::: Fragment strony
Chyba można tak powiedzieć, kiedy największym problemem staje się teraz możliwość wyjechania na urlop. Znowu ma być prosto, łatwo i przyjemnie...

I wielu ludzi wierzy w ten świat; wierzy, że taki świat może w ogóle istnieć. My też często w to wierzymy... I – co może naprawdę dziwić – choć już wiele razy przekonaliśmy się o nieprawdziwości takie obrazu świata, uporczywie do niego wracamy...

Jak tu się dziwić młodym pokoleniom, które jeszcze nie mają bolesnych doświadczeń i które wychowane są na reklamie i ideologii bycia cool. Czy tacy ludzie zdolni są w ogóle do zatrzymania się nad rzeczywistością krzyża?...

A co dopiero mówić o wzięciu krzyża?... O dźwiganiu go?...

„Kto nie bierze swego krzyża, a idzie za Mną, nie jest Mnie godzien.” (Mt 10,38)

Nie! Krzyż jest w dzisiejszym świecie stanowczo niemodny! I budzi złe skojarzenia.

Ja naprawdę słyszałem wypowiedź pastora z okolic Frankfurtu, który usunął ze swego kościoła krzyże. Usunął, bo – jak mówił – ludzie przychodzą do kościoła po dobrą nowinę, po radość, a krzyż się źle kojarzy. Dlatego nie powinni nawet patrzeć na krzyż…

Kiedyś wydawało mi się to niewiarygodne. Ale teraz wiem, że można lansować chrześcijaństwo bez krzyża; że można głosić Chrystusa bez krzyża...

A czasem wystarczy tylko o krzyżu nie wspominać. I przedstawiać dobrą nowinę jako łatwo strawną papkę z psychologizującego gatunku: dobrze, że jesteś; jesteś ok. A całe wymaganie chrześcijaństwa sprowadzić tylko do wspólnego klaskanie w dłonie. Żeby było prosto, łatwo i przyjemnie...
::::::
Polecenie pisemne 1: Wypisz z fragmentu strony bez żadnych zmian część, która zaczyna się od słów „I wielu ludzi” i biegnie aż do słów „do niego wracamy...”.
Polecenie pisemne 2: Czy poniższe stwierdzenia zgadzają się z fragmentem strony? Przy każdym odpowiedz „tak” albo „nie” i przytocz dosłownie rozstrzygające słowa. (a) Pastor z okolic Frankfurtu usunął krzyże ze swojego kościoła. (b) Chrześcijaństwo bez krzyża zawsze wydawało się możliwe. (c) Krzyż jest dziś w modzie.
Polecenie pisemne 3: Jaki powód usunięcia krzyży podawał pastor wspomniany we fragmencie strony?
Opieraj się wyłącznie na fragmencie strony.
::: Zapisane rekordy
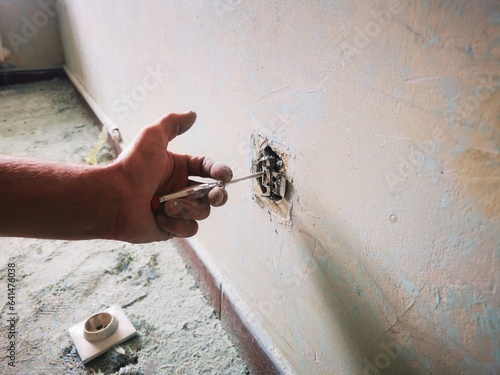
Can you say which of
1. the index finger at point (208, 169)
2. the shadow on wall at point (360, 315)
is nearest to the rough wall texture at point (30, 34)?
the index finger at point (208, 169)

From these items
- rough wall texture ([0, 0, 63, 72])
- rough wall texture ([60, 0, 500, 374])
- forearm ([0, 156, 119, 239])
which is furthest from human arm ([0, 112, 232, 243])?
rough wall texture ([0, 0, 63, 72])

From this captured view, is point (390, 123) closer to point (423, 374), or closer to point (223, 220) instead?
point (423, 374)

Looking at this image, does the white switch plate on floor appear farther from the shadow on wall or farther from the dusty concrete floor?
the shadow on wall

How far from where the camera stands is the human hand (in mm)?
801

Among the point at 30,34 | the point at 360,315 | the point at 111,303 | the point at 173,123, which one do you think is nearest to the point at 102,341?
the point at 111,303

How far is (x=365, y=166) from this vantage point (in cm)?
57

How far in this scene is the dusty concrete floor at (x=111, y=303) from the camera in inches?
44.6

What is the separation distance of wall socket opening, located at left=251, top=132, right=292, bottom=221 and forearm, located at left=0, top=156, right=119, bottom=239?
33 centimetres

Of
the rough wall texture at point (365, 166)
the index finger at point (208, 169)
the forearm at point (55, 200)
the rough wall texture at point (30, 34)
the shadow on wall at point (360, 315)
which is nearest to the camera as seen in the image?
the rough wall texture at point (365, 166)

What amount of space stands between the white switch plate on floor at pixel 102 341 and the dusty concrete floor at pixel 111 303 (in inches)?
0.9

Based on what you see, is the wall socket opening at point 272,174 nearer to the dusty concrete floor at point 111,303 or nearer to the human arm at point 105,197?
the human arm at point 105,197

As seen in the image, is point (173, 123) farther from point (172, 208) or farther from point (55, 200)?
point (55, 200)

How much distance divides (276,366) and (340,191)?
60 cm

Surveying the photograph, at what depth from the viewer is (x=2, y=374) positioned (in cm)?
108
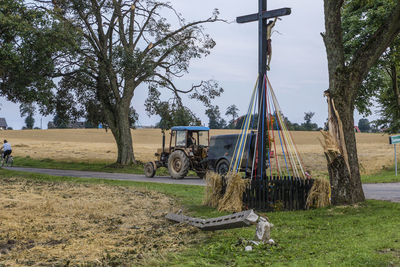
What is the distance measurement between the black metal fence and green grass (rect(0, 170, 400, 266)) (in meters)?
0.47

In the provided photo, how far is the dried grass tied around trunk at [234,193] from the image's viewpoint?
391 inches

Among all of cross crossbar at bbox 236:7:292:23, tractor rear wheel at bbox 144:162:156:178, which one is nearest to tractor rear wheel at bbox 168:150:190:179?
tractor rear wheel at bbox 144:162:156:178

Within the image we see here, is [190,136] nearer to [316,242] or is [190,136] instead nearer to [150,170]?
[150,170]

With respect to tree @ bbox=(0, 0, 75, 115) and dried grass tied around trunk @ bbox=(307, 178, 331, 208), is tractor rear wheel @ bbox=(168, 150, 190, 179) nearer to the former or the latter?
tree @ bbox=(0, 0, 75, 115)

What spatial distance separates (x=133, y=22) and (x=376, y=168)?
56.6 ft

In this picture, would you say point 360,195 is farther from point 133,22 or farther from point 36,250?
point 133,22

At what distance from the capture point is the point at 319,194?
9852 mm

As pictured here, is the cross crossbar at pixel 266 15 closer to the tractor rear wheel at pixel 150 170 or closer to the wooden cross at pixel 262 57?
the wooden cross at pixel 262 57

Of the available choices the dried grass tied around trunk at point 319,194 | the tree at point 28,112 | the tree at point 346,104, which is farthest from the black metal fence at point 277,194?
the tree at point 28,112

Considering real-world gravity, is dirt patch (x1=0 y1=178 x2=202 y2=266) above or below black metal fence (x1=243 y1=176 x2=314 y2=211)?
below

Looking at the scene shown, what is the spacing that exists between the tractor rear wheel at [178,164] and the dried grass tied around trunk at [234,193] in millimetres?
10341

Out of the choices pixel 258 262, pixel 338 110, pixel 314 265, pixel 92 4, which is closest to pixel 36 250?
pixel 258 262

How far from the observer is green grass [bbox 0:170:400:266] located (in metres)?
5.76

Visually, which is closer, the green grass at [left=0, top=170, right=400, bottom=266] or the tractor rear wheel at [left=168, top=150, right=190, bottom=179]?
the green grass at [left=0, top=170, right=400, bottom=266]
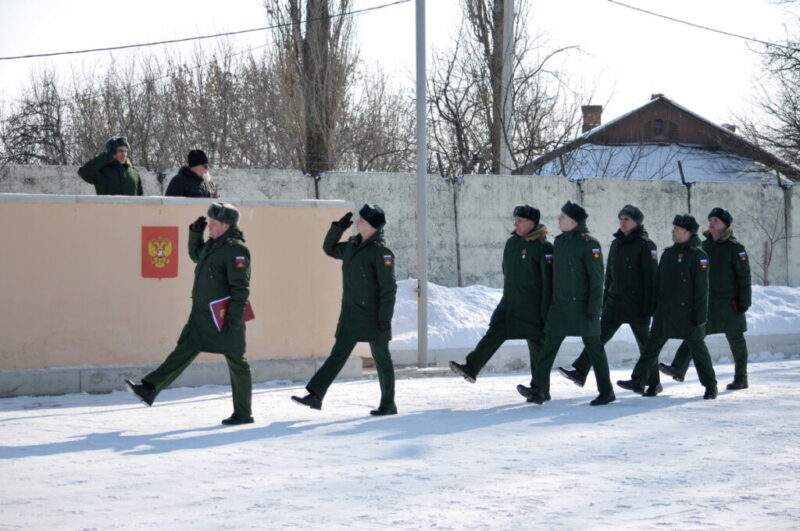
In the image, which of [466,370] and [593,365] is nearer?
[593,365]

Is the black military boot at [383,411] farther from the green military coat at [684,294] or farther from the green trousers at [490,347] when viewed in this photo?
the green military coat at [684,294]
::::::
Rozwiązanie zadania 1:
I wielu ludzi wierzy w ten świat; wierzy, że taki świat może w ogóle istnieć. My też często w to wierzymy... I – co może naprawdę dziwić – choć już wiele razy przekonaliśmy się o nieprawdziwości takie obrazu świata, uporczywie do niego wracamy...

Rozwiązanie zadania 2:
(a) Tak: „usunął ze swego kościoła krzyże”.
(b) Nie: „Kiedyś wydawało mi się to niewiarygodne.”
(c) Nie: „Krzyż jest w dzisiejszym świecie stanowczo niemodny!”

Rozwiązanie zadania 3: Ludzie przychodzą do kościoła po dobrą nowinę i radość, a krzyż się źle kojarzy.